S'agissant de l'Union pour la Méditerranée (UPM), M. Eneko Landaburu a reconnu que la Commission européenne avait rencontré certaines difficultés avec le gouvernement français lors du lancement de ce projet, mais que la situation s'était aujourd'hui apaisée. L'initiative du Président de la République française s'est avérée bénéfique, car elle a apporté une valeur ajoutée au Processus de Barcelone, sans pour autant remettre en cause ce qui existait auparavant. La Commission a oeuvré pour que cette initiative concerne tous les pays de l'Union et pas seulement les pays riverains de la Méditerranée, car il fallait absolument maintenir l'unité politique de l'Europe.

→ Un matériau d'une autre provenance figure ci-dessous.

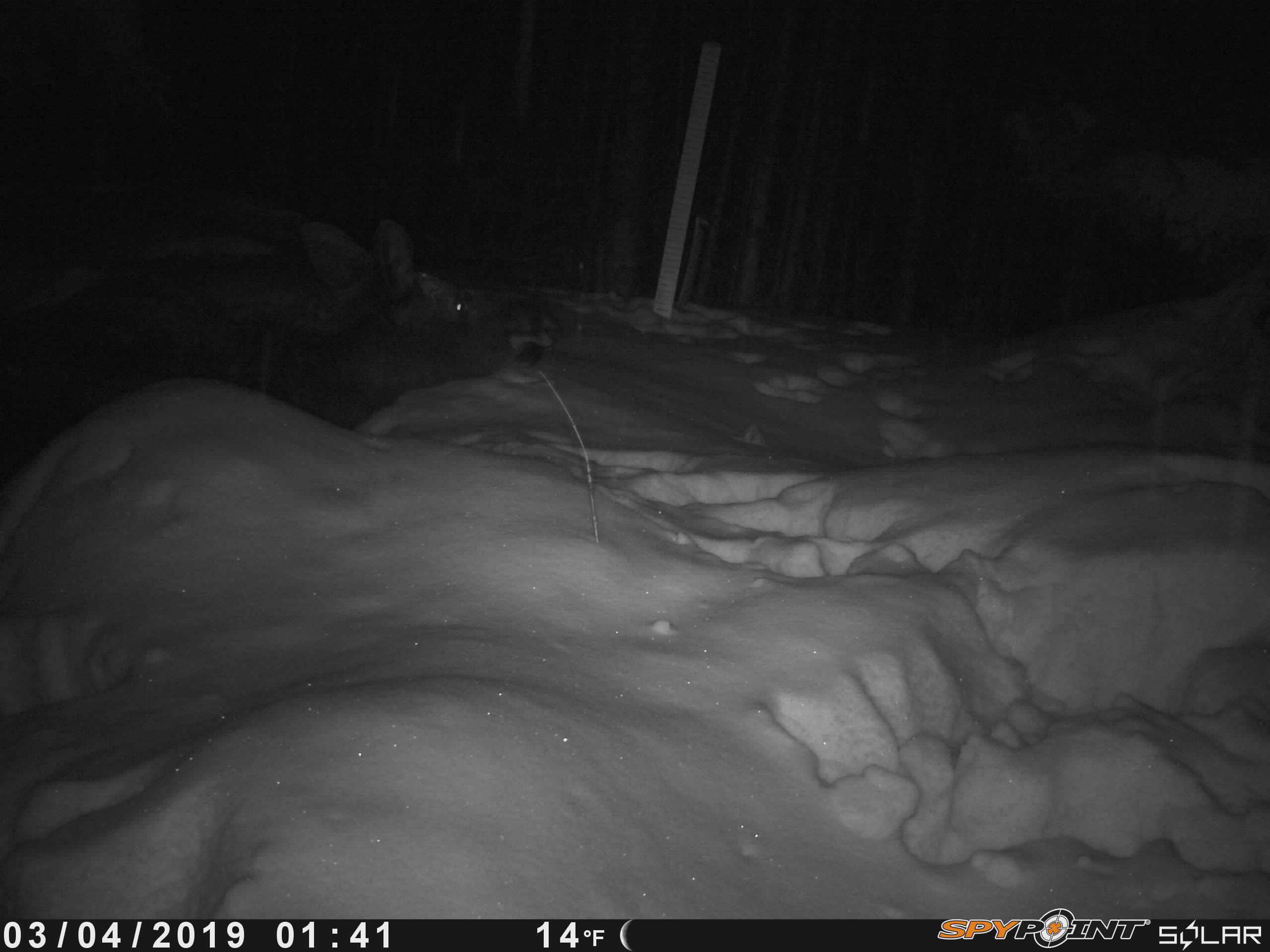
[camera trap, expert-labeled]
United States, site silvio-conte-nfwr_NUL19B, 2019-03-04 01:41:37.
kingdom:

L'Union européenne a également consolidé ses relations avec les partenaires stratégiques que sont les Etats-Unis d'Amérique, la Fédération de Russie, le Japon et la Chine, même si cela ne s'est pas toujours fait sans difficultés, en particulier avec la Russie. L'Union européenne existe aujourd'hui aux yeux de ces Etats, qui, pour la plupart, sont favorables à l'émergence de l'Europe comme acteur international dans un monde multipolaire.

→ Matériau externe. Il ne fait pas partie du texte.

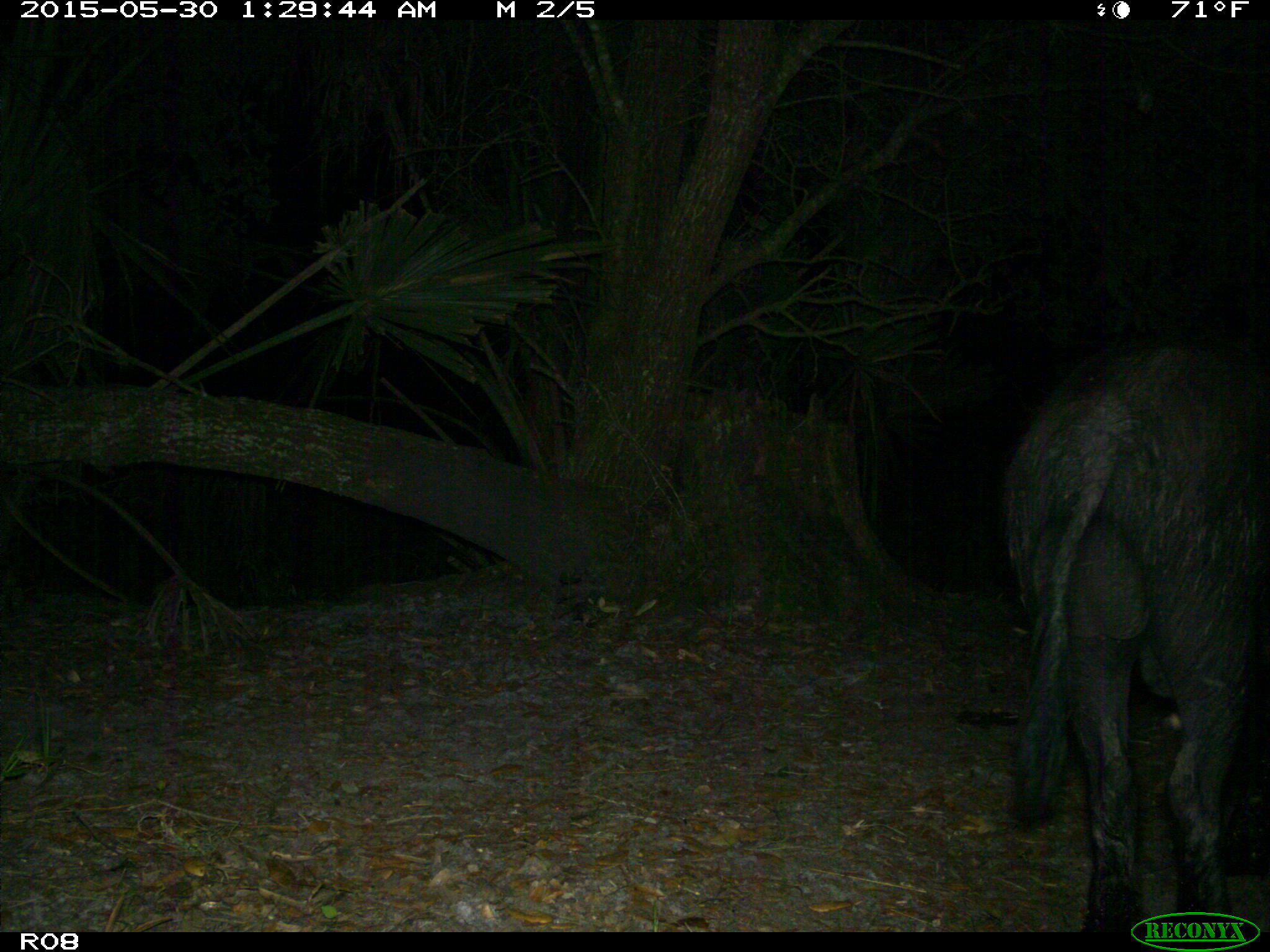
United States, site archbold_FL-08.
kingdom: Animalia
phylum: Chordata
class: Mammalia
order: Artiodactyla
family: Suidae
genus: Sus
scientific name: Sus scrofa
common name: wild boar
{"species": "Sus scrofa (wild boar)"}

De plus, depuis 2004, l'Union européenne a développé des coopérations stratégiques avec de grands pays émergents comme le Brésil ou l'Inde. Ainsi, l'Union européenne a instauré des sommets annuels au plus haut niveau, notamment avec le Brésil, ce qui permet de faire le point sur les relations bilatérales, de lancer des initiatives politiques et d'échanger sur les questions internationales.

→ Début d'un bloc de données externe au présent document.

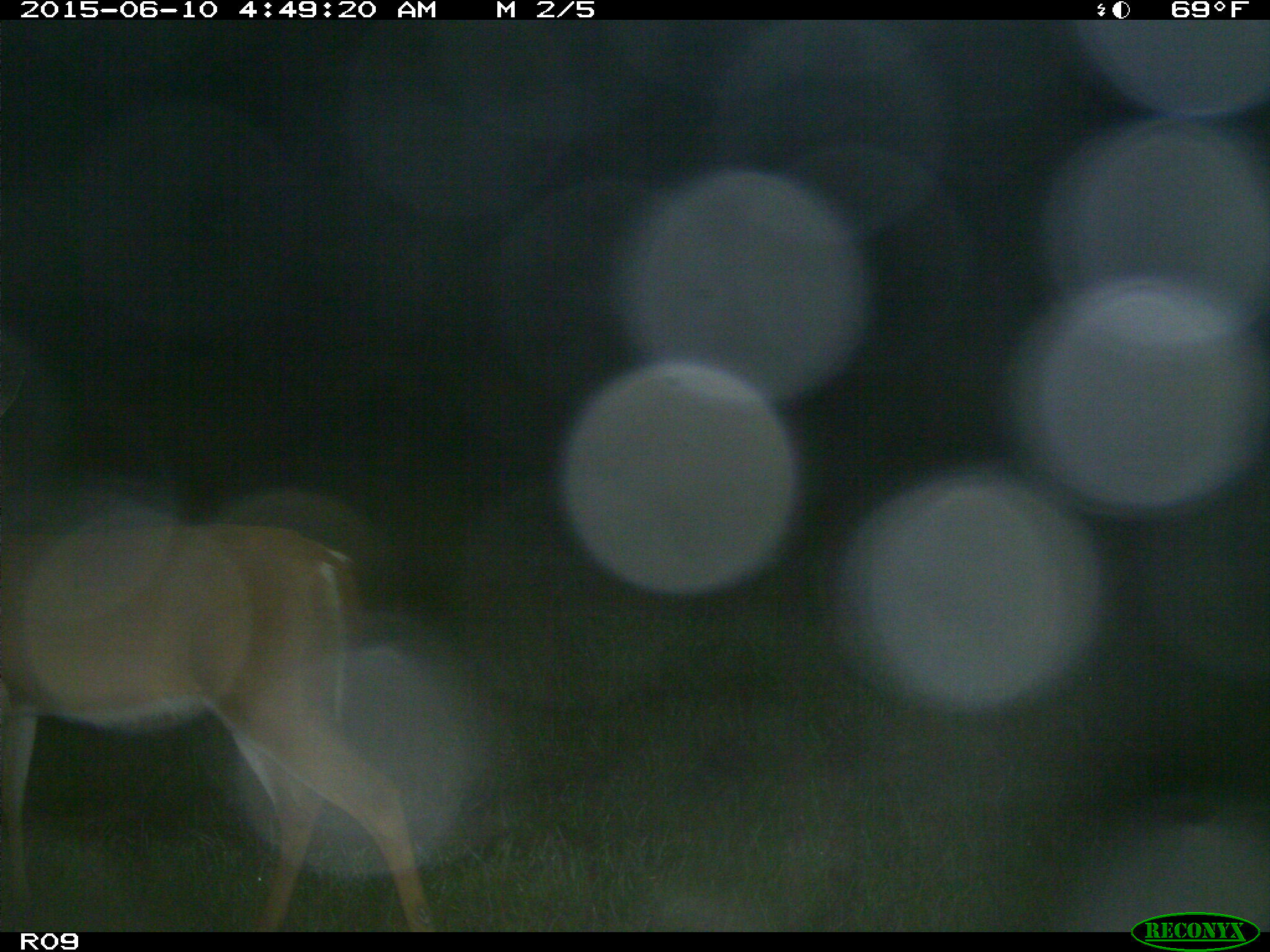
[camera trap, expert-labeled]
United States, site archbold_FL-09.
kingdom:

Sous le mandat de la Commission Barroso, il y a eu également un développement spectaculaire des aspects externes de certaines politiques communautaires, par exemple en matière de transports, avec Galileo ou dans le domaine de la recherche. Dans le domaine de l'environnement, l'Europe a pris l'initiative grâce à une initiative de la Commission pour lutter contre le réchauffement climatique.

a également souhaité insister sur les valeurs de l'Union européenne. L'Union européenne n'a eu de cesse, dans les enceintes internationales et dans le cadre du dialogue avec les Etats tiers, de mettre en avant le concept du multilatéralisme comme élément essentiel du règlement des conflits et des crises internationales. Il en va de même pour la défense des droits de l'homme et la promotion de la démocratie. Ainsi, l'Union européenne est la première puissance qui conditionne la conclusion d'accords économiques et commerciaux à un dialogue sur le respect des droits de l'homme. Certes, cela ne donne pas toujours les résultats escomptés, notamment avec la Chine, mais est bien présente la volonté affirmée de promouvoir les principes et les valeurs qui fondent l'identité européenne.

La Commission européenne a également beaucoup oeuvré depuis 2004 pour soutenir les initiatives qui ont été prises dans les domaines de la politique de défense et de la politique étrangère et de sécurité commune (PESC), notamment par le Haut représentant pour la politique étrangère et de sécurité commune, M. Javier Solana. La Commission européenne a contribué à la définition d'une stratégie européenne de sécurité, et surtout au financement de la PESC et de certaines opérations, par exemple à Aceh en Indonésie, en Afrique et dans les Balkans.

Enfin, M. Eneko Landaburu a souhaité présenter quelques réflexions plus institutionnelles. Il a estimé qu'il ne pourra pas y avoir d'amélioration notable de la politique extérieure de l'Union européenne tant que le traité de Lisbonne ne sera pas ratifié et mis en oeuvre. Certes, ce traité ne règlera pas tous les problèmes, mais il permettra à l'Union européenne d'être plus visible, plus cohérente dans son action extérieure et d'avoir plus d'influence, avec un président stable du Conseil européen, qui assurera la représentation de l'Union à l'extérieur, et un vice-président de la Commission, qui sera en même temps le Haut représentant pour les questions extérieures. Ces améliorations ne signifient pas que, s'il y avait une nouvelle guerre en Irak, l'Union ne serait pas à nouveau divisée, mais elles mettent sur la voie du consensus et d'une capacité d'expression commune qui n'existent pas aujourd'hui. De ce point de vue, le service d'action extérieure commun prévu par le traité de Lisbonne serait un instrument de poids. Comme le Conseil des ministres des affaires étrangères n'a pas le temps de s'arrêter pour réfléchir à des stratégies à moyen terme vis-à-vis de la Russie ou du monde musulman, il faut donc créer une boîte à outils pour la politique extérieure, qui soit aussi efficace que celle qui a fonctionné pour le marché intérieur, et qui se rapproche de la méthode communautaire. Cependant, pour être réaliste, M. Eneko Landaburu a estimé que les Etats membres n'accepteront pas du jour au lendemain que les décisions dans les domaines régaliens de la défense ou de la politique extérieure se prennent à la majorité qualifiée.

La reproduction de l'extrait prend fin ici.